Note that the article begins with the insult before even revealing the remarks to which it is a reaction.

In an interview with The Times published Saturday, Blair said Hamas must be involved in the Middle East peace process; however, the movement have to recognize Israel’s right to exist and renounce ‘violence’.

Although by Western standards this is basic stuff, simple groundrules for reaching a positive-sum solution, by Jihadi standards, this is a joke. From their point of view, he is an idiot, not only because he’s made a demand they will not meet, but because unless he’s got a way to marginalize Hamas, that’s a losing opening gambit, in which case he’s an idiot and a fool. (Let’s hope he’s got some other moves in response to this clearly predictable reaction to his opening condition.)

Obama’s Al Arabiya Interview: Honor-Shame Dynamics and VDH’s Analysis

I’m teaching my favorite course this semester on “Honor-Shame Cultures, Middle Ages, Middle East.” In a discussion, we touched on President Obama’s interview on Al Arabiya and his offering an open hand to soften the clenched fist of the Muslim world, including an offer to meet with Ahmadinejad without conditions. When I asked them what they thought the response might be, the closest I got to an accurate estimation was, “they ignored it.”
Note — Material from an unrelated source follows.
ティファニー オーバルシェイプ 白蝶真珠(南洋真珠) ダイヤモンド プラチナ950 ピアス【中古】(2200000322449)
I pointed out that, as we had been learning about cultures given to blood revenge, people have long memories, and that they keep score. In that sense, since 1979 — i.e., when Khoumeini took over — Iranians had humiliated the Americans and the West repeatedly, from the seizure of the American Embassy, to kicking the US out of Lebanon via their proxies, Hezbullah, to intimidating the Western intelligentsia with the fatwa on Salman Rushdie, to messing with the US in Iraq, again via proxies. So Iran, having been offered the hand of friendship was less likely to view this offer as a sign of magnanimity and courage and a new opening for a peaceful diplomacy, than as a sign of weakness and cowardice.

And within moments, Ahmadinejad responded precisely as a player in the honor-shame game could be expected to respond, not with magnanimity but with the aggresion one can expect from someone who smells blood: to Obama’s offer to meet without conditions — a position that many warned was an ill-advised concessionAhmadinejad responded with a host of conditions, from further grovelling (Iran has their own list of grievances against the US), to major on-the-ground unilateral concessions.
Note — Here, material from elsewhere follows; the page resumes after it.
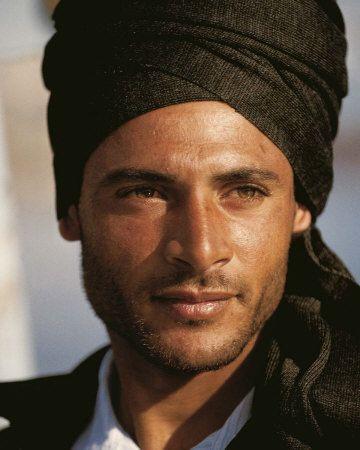 Image result for berberi con gli occhi azzurri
And still more predictably, dedicated America haters chimed in — Hugo Chavez blamed Obama for not showing sufficient respect; while our own media discussed his “cool” or “ambiguous” response.

Below, Victor Davis Hanson’s analysis with comments from the honor-shame perspective.
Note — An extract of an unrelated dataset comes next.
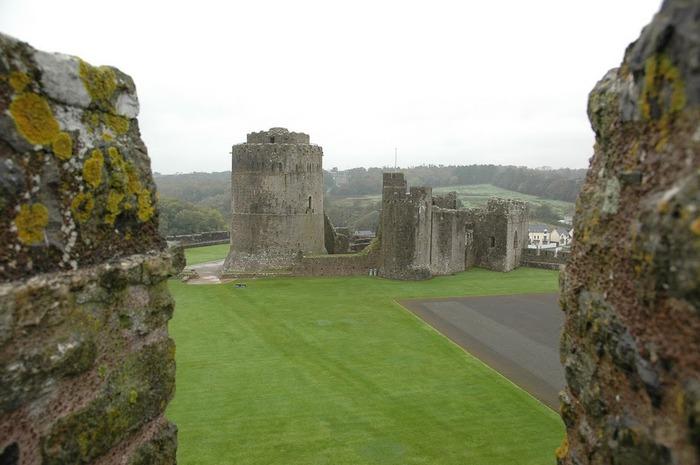 Замок Пембрук в Уэльсе 16281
January 27th, 2009 8:40 pm
Dancing Among Landmines—The Obama Al-Arabiya Interview.

President Barack Obama is being praised for choosing an Arabic TV network for his first formal television interview on the Dubai-based, Saudi-owned Al-Arabiya news channel. I think we can all appreciate the thinking behind such bold outreach, given that the media at home has chortled to the world that our new guy’s unusual background, in sort

A classic PCP move based on principles of integrity: be self-critical, and generous in judging the other side. They in turn, out of gratitutde for how you’ve shown them respect, will reciprocate. The Israeli progressives tried this on a massive scale during the Oslo process, including rewriting/revisioning Zionist history in the form of an apology to the Palestinians for all the damage Israelis had caused their neighbors.

Now this kind of historiography is a form of “therapeutic” history — “if I apologize, then the other side can accept my acknowledgment of the suffering I’ve caused them, and we can both move on. But therapy is a most dangerous platform on which to build a serious history, not only because it subordinates facts to a rhetorical stance, but because if you misjudge your audience(s), it can misfire. Indeed, not only has post-Zionism (predictably) provoked more hatred — “we told you so, we always knew you were to blame! — among Palestinians and other anti-Zionists, but it has seriously, dangerously, undermined Israeli self-confidence.

Obama, in a minor way, is trying the same maneuver. Let’s hope he’s got a fast learning curve. In any case, both history, and the study of honor-shame cultures suggests that this maneuver will backfire.